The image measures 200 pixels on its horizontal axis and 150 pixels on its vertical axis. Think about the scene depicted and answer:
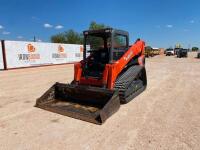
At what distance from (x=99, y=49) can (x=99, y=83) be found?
4.12 ft

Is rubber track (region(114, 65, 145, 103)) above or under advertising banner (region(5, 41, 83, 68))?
under

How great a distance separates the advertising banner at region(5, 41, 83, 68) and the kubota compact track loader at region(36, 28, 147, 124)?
12.3 m

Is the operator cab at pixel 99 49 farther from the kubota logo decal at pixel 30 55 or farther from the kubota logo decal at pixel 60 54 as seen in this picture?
the kubota logo decal at pixel 60 54

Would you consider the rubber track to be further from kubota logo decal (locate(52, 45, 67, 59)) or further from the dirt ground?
kubota logo decal (locate(52, 45, 67, 59))

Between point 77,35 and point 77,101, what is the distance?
63250mm

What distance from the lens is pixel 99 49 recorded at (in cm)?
645

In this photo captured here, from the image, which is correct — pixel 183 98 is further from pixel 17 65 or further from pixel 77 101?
pixel 17 65

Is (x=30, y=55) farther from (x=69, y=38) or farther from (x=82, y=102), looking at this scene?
(x=69, y=38)

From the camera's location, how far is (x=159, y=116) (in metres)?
4.80

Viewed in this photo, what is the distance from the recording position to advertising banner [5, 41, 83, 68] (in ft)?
55.1

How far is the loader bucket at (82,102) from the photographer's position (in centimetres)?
457

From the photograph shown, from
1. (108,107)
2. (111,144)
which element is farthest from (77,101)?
(111,144)

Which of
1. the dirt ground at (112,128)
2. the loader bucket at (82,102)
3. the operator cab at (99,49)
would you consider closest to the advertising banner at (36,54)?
the dirt ground at (112,128)

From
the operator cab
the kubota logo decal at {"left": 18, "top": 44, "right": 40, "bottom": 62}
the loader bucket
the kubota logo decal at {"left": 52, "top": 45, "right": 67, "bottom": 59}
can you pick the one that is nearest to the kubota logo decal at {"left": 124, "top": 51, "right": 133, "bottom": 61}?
the operator cab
====================
▸ **INSTRUCTION**: Reproduce word for word the records above, from the line containing "Viewed in this" through the end of the records, both ends included.

▸ **REPLY**:
Viewed in this photo, what is the distance from the recording position to advertising banner [5, 41, 83, 68] (in ft)?
55.1

How far is the loader bucket at (82,102) from the photographer's position (in centimetres)?
457

From the photograph shown, from
1. (108,107)
2. (111,144)
which element is farthest from (77,101)?
(111,144)

Which of
1. the dirt ground at (112,128)
2. the loader bucket at (82,102)
3. the operator cab at (99,49)
would you consider closest to the advertising banner at (36,54)?
the dirt ground at (112,128)

From
the operator cab
the kubota logo decal at {"left": 18, "top": 44, "right": 40, "bottom": 62}
the loader bucket
the kubota logo decal at {"left": 52, "top": 45, "right": 67, "bottom": 59}
can you pick the one that is nearest to the kubota logo decal at {"left": 124, "top": 51, "right": 133, "bottom": 61}?
the operator cab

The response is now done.